Pire encore, notre représentation diplomatique auprès de cette organisation ne s'est pas davantage souciée du rapport de la Cour des Comptes, en charge de l'audit. Elle aurait pu s'étonner, par exemple, que la rénovation du siège de l'UNESCO à Paris, très généreusement financée par la France, à travers un prêt à taux zéro, ait donné lieu à toute une série de violations des règles internes de marchés.

Plus modestement, notre représentation aurait pu s'offusquer que la sécurité sociale française ait été privée irrégulièrement, selon la Cour des comptes, de plus de 880 000 euros de charges sociales. Nous espérons que, dans la situation actuelle, la France aura à cœur de contribuer au redressement de cette organisation et de lui faire retrouver, sinon du prestige, du moins un peu d'efficacité, en tout cas, un minimum de morale, dont la moindre serait de ne pas gruger le pays hôte !

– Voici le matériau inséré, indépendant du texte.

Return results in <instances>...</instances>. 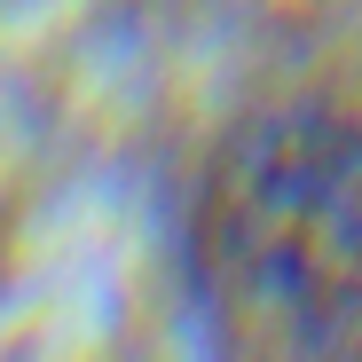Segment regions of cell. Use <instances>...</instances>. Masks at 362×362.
Masks as SVG:
<instances>
[{"label":"cell","mask_w":362,"mask_h":362,"mask_svg":"<svg viewBox=\"0 0 362 362\" xmlns=\"http://www.w3.org/2000/svg\"><path fill=\"white\" fill-rule=\"evenodd\" d=\"M181 299L213 354L362 346V103L291 87L236 110L181 197Z\"/></svg>","instance_id":"cell-1"}]
</instances>
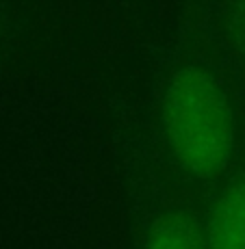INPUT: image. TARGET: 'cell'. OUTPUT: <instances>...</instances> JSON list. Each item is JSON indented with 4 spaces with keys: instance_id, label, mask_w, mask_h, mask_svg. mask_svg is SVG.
Here are the masks:
<instances>
[{
    "instance_id": "6da1fadb",
    "label": "cell",
    "mask_w": 245,
    "mask_h": 249,
    "mask_svg": "<svg viewBox=\"0 0 245 249\" xmlns=\"http://www.w3.org/2000/svg\"><path fill=\"white\" fill-rule=\"evenodd\" d=\"M163 132L174 160L185 174L213 180L234 152V115L230 100L210 71L182 68L163 93Z\"/></svg>"
},
{
    "instance_id": "7a4b0ae2",
    "label": "cell",
    "mask_w": 245,
    "mask_h": 249,
    "mask_svg": "<svg viewBox=\"0 0 245 249\" xmlns=\"http://www.w3.org/2000/svg\"><path fill=\"white\" fill-rule=\"evenodd\" d=\"M204 232L208 249H245V178L217 195Z\"/></svg>"
},
{
    "instance_id": "3957f363",
    "label": "cell",
    "mask_w": 245,
    "mask_h": 249,
    "mask_svg": "<svg viewBox=\"0 0 245 249\" xmlns=\"http://www.w3.org/2000/svg\"><path fill=\"white\" fill-rule=\"evenodd\" d=\"M146 249H208L204 226L189 210L170 208L150 223Z\"/></svg>"
}]
</instances>
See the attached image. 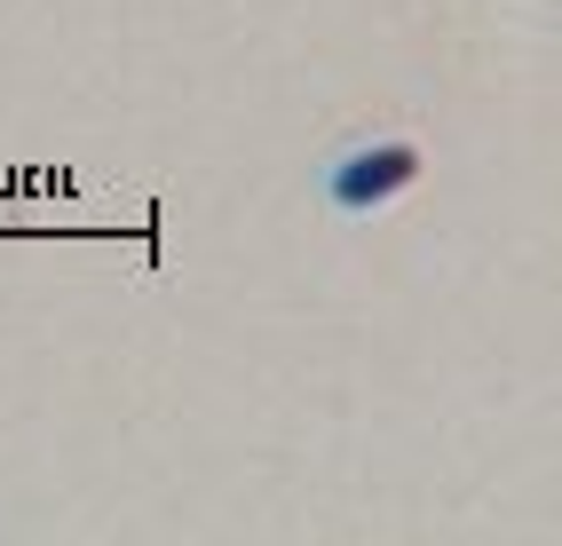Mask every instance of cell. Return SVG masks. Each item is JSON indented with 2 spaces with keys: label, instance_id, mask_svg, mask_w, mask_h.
<instances>
[{
  "label": "cell",
  "instance_id": "1",
  "mask_svg": "<svg viewBox=\"0 0 562 546\" xmlns=\"http://www.w3.org/2000/svg\"><path fill=\"white\" fill-rule=\"evenodd\" d=\"M420 174H428V151L412 135H372V143H349V151L325 167V206L364 223V214L396 206L404 191H420Z\"/></svg>",
  "mask_w": 562,
  "mask_h": 546
}]
</instances>
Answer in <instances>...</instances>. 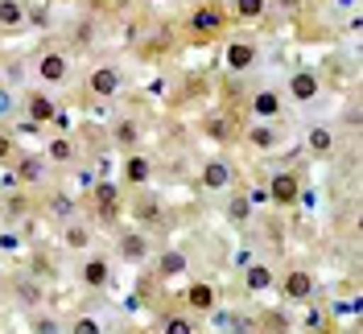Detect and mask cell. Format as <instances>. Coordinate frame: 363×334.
<instances>
[{
    "mask_svg": "<svg viewBox=\"0 0 363 334\" xmlns=\"http://www.w3.org/2000/svg\"><path fill=\"white\" fill-rule=\"evenodd\" d=\"M67 334H104V322L91 318V313H79V318L67 326Z\"/></svg>",
    "mask_w": 363,
    "mask_h": 334,
    "instance_id": "f1b7e54d",
    "label": "cell"
},
{
    "mask_svg": "<svg viewBox=\"0 0 363 334\" xmlns=\"http://www.w3.org/2000/svg\"><path fill=\"white\" fill-rule=\"evenodd\" d=\"M330 9H335V13H355L359 0H330Z\"/></svg>",
    "mask_w": 363,
    "mask_h": 334,
    "instance_id": "8d00e7d4",
    "label": "cell"
},
{
    "mask_svg": "<svg viewBox=\"0 0 363 334\" xmlns=\"http://www.w3.org/2000/svg\"><path fill=\"white\" fill-rule=\"evenodd\" d=\"M269 202L272 206H294L297 199H301V178L297 174H289V169H281V174H272L269 178Z\"/></svg>",
    "mask_w": 363,
    "mask_h": 334,
    "instance_id": "52a82bcc",
    "label": "cell"
},
{
    "mask_svg": "<svg viewBox=\"0 0 363 334\" xmlns=\"http://www.w3.org/2000/svg\"><path fill=\"white\" fill-rule=\"evenodd\" d=\"M149 4H165V0H149Z\"/></svg>",
    "mask_w": 363,
    "mask_h": 334,
    "instance_id": "ab89813d",
    "label": "cell"
},
{
    "mask_svg": "<svg viewBox=\"0 0 363 334\" xmlns=\"http://www.w3.org/2000/svg\"><path fill=\"white\" fill-rule=\"evenodd\" d=\"M45 165H50V161H45L42 153H25L21 161H17V169H13V174H17L21 186H38V182L45 178Z\"/></svg>",
    "mask_w": 363,
    "mask_h": 334,
    "instance_id": "ac0fdd59",
    "label": "cell"
},
{
    "mask_svg": "<svg viewBox=\"0 0 363 334\" xmlns=\"http://www.w3.org/2000/svg\"><path fill=\"white\" fill-rule=\"evenodd\" d=\"M272 281H277V272H272L264 260H252V265H244V289H248V293H269Z\"/></svg>",
    "mask_w": 363,
    "mask_h": 334,
    "instance_id": "2e32d148",
    "label": "cell"
},
{
    "mask_svg": "<svg viewBox=\"0 0 363 334\" xmlns=\"http://www.w3.org/2000/svg\"><path fill=\"white\" fill-rule=\"evenodd\" d=\"M0 289H4V285H0Z\"/></svg>",
    "mask_w": 363,
    "mask_h": 334,
    "instance_id": "60d3db41",
    "label": "cell"
},
{
    "mask_svg": "<svg viewBox=\"0 0 363 334\" xmlns=\"http://www.w3.org/2000/svg\"><path fill=\"white\" fill-rule=\"evenodd\" d=\"M74 153H79V149H74V140H70V136H50L42 157H45V161H54V165H70Z\"/></svg>",
    "mask_w": 363,
    "mask_h": 334,
    "instance_id": "ffe728a7",
    "label": "cell"
},
{
    "mask_svg": "<svg viewBox=\"0 0 363 334\" xmlns=\"http://www.w3.org/2000/svg\"><path fill=\"white\" fill-rule=\"evenodd\" d=\"M215 297H219V293H215V285L194 281V285L186 289V306H190V310H199V313H211V310H215Z\"/></svg>",
    "mask_w": 363,
    "mask_h": 334,
    "instance_id": "d6986e66",
    "label": "cell"
},
{
    "mask_svg": "<svg viewBox=\"0 0 363 334\" xmlns=\"http://www.w3.org/2000/svg\"><path fill=\"white\" fill-rule=\"evenodd\" d=\"M203 136H211V140H227V136H231V120H227L223 111L203 116Z\"/></svg>",
    "mask_w": 363,
    "mask_h": 334,
    "instance_id": "484cf974",
    "label": "cell"
},
{
    "mask_svg": "<svg viewBox=\"0 0 363 334\" xmlns=\"http://www.w3.org/2000/svg\"><path fill=\"white\" fill-rule=\"evenodd\" d=\"M29 334H67V326H62V318H54V313H33V318H29Z\"/></svg>",
    "mask_w": 363,
    "mask_h": 334,
    "instance_id": "4316f807",
    "label": "cell"
},
{
    "mask_svg": "<svg viewBox=\"0 0 363 334\" xmlns=\"http://www.w3.org/2000/svg\"><path fill=\"white\" fill-rule=\"evenodd\" d=\"M13 111H17V95H13V87L0 83V120H9Z\"/></svg>",
    "mask_w": 363,
    "mask_h": 334,
    "instance_id": "4dcf8cb0",
    "label": "cell"
},
{
    "mask_svg": "<svg viewBox=\"0 0 363 334\" xmlns=\"http://www.w3.org/2000/svg\"><path fill=\"white\" fill-rule=\"evenodd\" d=\"M227 219H231V223H248V219H252V202H248V199L227 202Z\"/></svg>",
    "mask_w": 363,
    "mask_h": 334,
    "instance_id": "f546056e",
    "label": "cell"
},
{
    "mask_svg": "<svg viewBox=\"0 0 363 334\" xmlns=\"http://www.w3.org/2000/svg\"><path fill=\"white\" fill-rule=\"evenodd\" d=\"M79 281H83L87 289H108V285H112V265H108V256H87L83 268H79Z\"/></svg>",
    "mask_w": 363,
    "mask_h": 334,
    "instance_id": "8fae6325",
    "label": "cell"
},
{
    "mask_svg": "<svg viewBox=\"0 0 363 334\" xmlns=\"http://www.w3.org/2000/svg\"><path fill=\"white\" fill-rule=\"evenodd\" d=\"M50 211H54V215H58V219H74V202H70L67 199V194H58V199H54V202H50Z\"/></svg>",
    "mask_w": 363,
    "mask_h": 334,
    "instance_id": "1f68e13d",
    "label": "cell"
},
{
    "mask_svg": "<svg viewBox=\"0 0 363 334\" xmlns=\"http://www.w3.org/2000/svg\"><path fill=\"white\" fill-rule=\"evenodd\" d=\"M306 149L314 157H335L339 153V128L335 124H310L306 128Z\"/></svg>",
    "mask_w": 363,
    "mask_h": 334,
    "instance_id": "ba28073f",
    "label": "cell"
},
{
    "mask_svg": "<svg viewBox=\"0 0 363 334\" xmlns=\"http://www.w3.org/2000/svg\"><path fill=\"white\" fill-rule=\"evenodd\" d=\"M62 247H70V252H87L91 247V227L79 219H70L67 227H62Z\"/></svg>",
    "mask_w": 363,
    "mask_h": 334,
    "instance_id": "44dd1931",
    "label": "cell"
},
{
    "mask_svg": "<svg viewBox=\"0 0 363 334\" xmlns=\"http://www.w3.org/2000/svg\"><path fill=\"white\" fill-rule=\"evenodd\" d=\"M161 334H199V330H194V318H186V313H169V318L161 322Z\"/></svg>",
    "mask_w": 363,
    "mask_h": 334,
    "instance_id": "83f0119b",
    "label": "cell"
},
{
    "mask_svg": "<svg viewBox=\"0 0 363 334\" xmlns=\"http://www.w3.org/2000/svg\"><path fill=\"white\" fill-rule=\"evenodd\" d=\"M0 186H4V190H13V186H21V182H17V174H0Z\"/></svg>",
    "mask_w": 363,
    "mask_h": 334,
    "instance_id": "74e56055",
    "label": "cell"
},
{
    "mask_svg": "<svg viewBox=\"0 0 363 334\" xmlns=\"http://www.w3.org/2000/svg\"><path fill=\"white\" fill-rule=\"evenodd\" d=\"M120 256H124V265H145L149 260V235L145 231H128L120 240Z\"/></svg>",
    "mask_w": 363,
    "mask_h": 334,
    "instance_id": "e0dca14e",
    "label": "cell"
},
{
    "mask_svg": "<svg viewBox=\"0 0 363 334\" xmlns=\"http://www.w3.org/2000/svg\"><path fill=\"white\" fill-rule=\"evenodd\" d=\"M133 219L153 223V219H157V202H140V206H133Z\"/></svg>",
    "mask_w": 363,
    "mask_h": 334,
    "instance_id": "836d02e7",
    "label": "cell"
},
{
    "mask_svg": "<svg viewBox=\"0 0 363 334\" xmlns=\"http://www.w3.org/2000/svg\"><path fill=\"white\" fill-rule=\"evenodd\" d=\"M157 272L165 277V281L182 277V272H186V252H178V247H165V252L157 256Z\"/></svg>",
    "mask_w": 363,
    "mask_h": 334,
    "instance_id": "603a6c76",
    "label": "cell"
},
{
    "mask_svg": "<svg viewBox=\"0 0 363 334\" xmlns=\"http://www.w3.org/2000/svg\"><path fill=\"white\" fill-rule=\"evenodd\" d=\"M281 128L277 124H260V120H252V128H248V145L256 149V153H277L281 149Z\"/></svg>",
    "mask_w": 363,
    "mask_h": 334,
    "instance_id": "4fadbf2b",
    "label": "cell"
},
{
    "mask_svg": "<svg viewBox=\"0 0 363 334\" xmlns=\"http://www.w3.org/2000/svg\"><path fill=\"white\" fill-rule=\"evenodd\" d=\"M281 293H285V301H294V306H306L310 297L318 293V281L310 268H289L285 272V281H281Z\"/></svg>",
    "mask_w": 363,
    "mask_h": 334,
    "instance_id": "8992f818",
    "label": "cell"
},
{
    "mask_svg": "<svg viewBox=\"0 0 363 334\" xmlns=\"http://www.w3.org/2000/svg\"><path fill=\"white\" fill-rule=\"evenodd\" d=\"M33 74L45 87H62V83H70V58L62 50H42L38 62H33Z\"/></svg>",
    "mask_w": 363,
    "mask_h": 334,
    "instance_id": "6da1fadb",
    "label": "cell"
},
{
    "mask_svg": "<svg viewBox=\"0 0 363 334\" xmlns=\"http://www.w3.org/2000/svg\"><path fill=\"white\" fill-rule=\"evenodd\" d=\"M120 87H124V74H120V67H112V62H99V67L87 74V91L95 99H116Z\"/></svg>",
    "mask_w": 363,
    "mask_h": 334,
    "instance_id": "277c9868",
    "label": "cell"
},
{
    "mask_svg": "<svg viewBox=\"0 0 363 334\" xmlns=\"http://www.w3.org/2000/svg\"><path fill=\"white\" fill-rule=\"evenodd\" d=\"M112 140L120 145V149H133V153H136V145H140V124H136L133 116H124V120H116V128H112Z\"/></svg>",
    "mask_w": 363,
    "mask_h": 334,
    "instance_id": "7402d4cb",
    "label": "cell"
},
{
    "mask_svg": "<svg viewBox=\"0 0 363 334\" xmlns=\"http://www.w3.org/2000/svg\"><path fill=\"white\" fill-rule=\"evenodd\" d=\"M13 153H17V140H13L9 133H0V161H9Z\"/></svg>",
    "mask_w": 363,
    "mask_h": 334,
    "instance_id": "e575fe53",
    "label": "cell"
},
{
    "mask_svg": "<svg viewBox=\"0 0 363 334\" xmlns=\"http://www.w3.org/2000/svg\"><path fill=\"white\" fill-rule=\"evenodd\" d=\"M120 182L124 186H149L153 182V161L145 153H128L124 157V169H120Z\"/></svg>",
    "mask_w": 363,
    "mask_h": 334,
    "instance_id": "7c38bea8",
    "label": "cell"
},
{
    "mask_svg": "<svg viewBox=\"0 0 363 334\" xmlns=\"http://www.w3.org/2000/svg\"><path fill=\"white\" fill-rule=\"evenodd\" d=\"M223 21H227V13L219 4H199V9L190 13V29H194L199 38H215V33L223 29Z\"/></svg>",
    "mask_w": 363,
    "mask_h": 334,
    "instance_id": "30bf717a",
    "label": "cell"
},
{
    "mask_svg": "<svg viewBox=\"0 0 363 334\" xmlns=\"http://www.w3.org/2000/svg\"><path fill=\"white\" fill-rule=\"evenodd\" d=\"M281 95L294 99V104H314L318 95H322V79H318V70H310V67L289 70V79H285V91H281Z\"/></svg>",
    "mask_w": 363,
    "mask_h": 334,
    "instance_id": "7a4b0ae2",
    "label": "cell"
},
{
    "mask_svg": "<svg viewBox=\"0 0 363 334\" xmlns=\"http://www.w3.org/2000/svg\"><path fill=\"white\" fill-rule=\"evenodd\" d=\"M269 9H272V0H231L235 21H260Z\"/></svg>",
    "mask_w": 363,
    "mask_h": 334,
    "instance_id": "cb8c5ba5",
    "label": "cell"
},
{
    "mask_svg": "<svg viewBox=\"0 0 363 334\" xmlns=\"http://www.w3.org/2000/svg\"><path fill=\"white\" fill-rule=\"evenodd\" d=\"M25 111H29V124H54V116H58V104L45 95V91H33L29 99H25Z\"/></svg>",
    "mask_w": 363,
    "mask_h": 334,
    "instance_id": "5bb4252c",
    "label": "cell"
},
{
    "mask_svg": "<svg viewBox=\"0 0 363 334\" xmlns=\"http://www.w3.org/2000/svg\"><path fill=\"white\" fill-rule=\"evenodd\" d=\"M248 111H252V120H260V124H277V120L285 116V95L277 87H260L252 95Z\"/></svg>",
    "mask_w": 363,
    "mask_h": 334,
    "instance_id": "3957f363",
    "label": "cell"
},
{
    "mask_svg": "<svg viewBox=\"0 0 363 334\" xmlns=\"http://www.w3.org/2000/svg\"><path fill=\"white\" fill-rule=\"evenodd\" d=\"M95 211H99V219L112 223L120 215V186L116 182H99L95 186Z\"/></svg>",
    "mask_w": 363,
    "mask_h": 334,
    "instance_id": "9a60e30c",
    "label": "cell"
},
{
    "mask_svg": "<svg viewBox=\"0 0 363 334\" xmlns=\"http://www.w3.org/2000/svg\"><path fill=\"white\" fill-rule=\"evenodd\" d=\"M199 182H203V190L219 194V190H227L235 182V169H231V161H223V157H211L203 165V174H199Z\"/></svg>",
    "mask_w": 363,
    "mask_h": 334,
    "instance_id": "9c48e42d",
    "label": "cell"
},
{
    "mask_svg": "<svg viewBox=\"0 0 363 334\" xmlns=\"http://www.w3.org/2000/svg\"><path fill=\"white\" fill-rule=\"evenodd\" d=\"M277 4H281V9H297V0H277Z\"/></svg>",
    "mask_w": 363,
    "mask_h": 334,
    "instance_id": "f35d334b",
    "label": "cell"
},
{
    "mask_svg": "<svg viewBox=\"0 0 363 334\" xmlns=\"http://www.w3.org/2000/svg\"><path fill=\"white\" fill-rule=\"evenodd\" d=\"M25 0H0V29H21L25 25Z\"/></svg>",
    "mask_w": 363,
    "mask_h": 334,
    "instance_id": "d4e9b609",
    "label": "cell"
},
{
    "mask_svg": "<svg viewBox=\"0 0 363 334\" xmlns=\"http://www.w3.org/2000/svg\"><path fill=\"white\" fill-rule=\"evenodd\" d=\"M54 128H58V136H67L70 133V116L62 108H58V116H54Z\"/></svg>",
    "mask_w": 363,
    "mask_h": 334,
    "instance_id": "d590c367",
    "label": "cell"
},
{
    "mask_svg": "<svg viewBox=\"0 0 363 334\" xmlns=\"http://www.w3.org/2000/svg\"><path fill=\"white\" fill-rule=\"evenodd\" d=\"M21 301H25V306H38V301H42V285H33V281H21Z\"/></svg>",
    "mask_w": 363,
    "mask_h": 334,
    "instance_id": "d6a6232c",
    "label": "cell"
},
{
    "mask_svg": "<svg viewBox=\"0 0 363 334\" xmlns=\"http://www.w3.org/2000/svg\"><path fill=\"white\" fill-rule=\"evenodd\" d=\"M256 42L252 38H231V42L223 45V67L231 70V74H248L252 67H256Z\"/></svg>",
    "mask_w": 363,
    "mask_h": 334,
    "instance_id": "5b68a950",
    "label": "cell"
}]
</instances>
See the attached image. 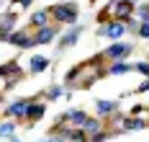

Je passe sous silence les palinodies de l'élection du directeur général, où la France a changé trois fois de position, lors des trois tours de scrutin. Mais ce n'était rien à côté de l'affaire de l'admission de la Palestine. La France a commencé par exposer urbi et orbi par la voix du chef de l'État ses réserves sur l'admission de la Palestine en tant qu'État aux Nations Unies ; au conseil exécutif de l'UNESCO, la France s'est abstenue sur ce sujet mais, quelques jours plus tard, elle a voté « pour » à l'Assemblée générale, sans que l'on gratifie la presse ni même la représentation nationale d'une explication.

On dit aujourd'hui que la France serait encline à l'abstention au Conseil de sécurité des Nations Unies sur ce sujet. Je citerai à nouveau M. de Charette à ce propos : « Nous avons changé de ligne et l'on ne gagne rien à conduire une politique à la godille ».

Si les circonstances budgétaires et générales conduisent à la sobriété, à la concentration des moyens et à la continuité dans l'action, elles devraient aussi conduire, sur le plan politique, à la sobriété dans l'expression, à la cohérence et à la continuité dans l'action : nous en sommes encore un peu loin.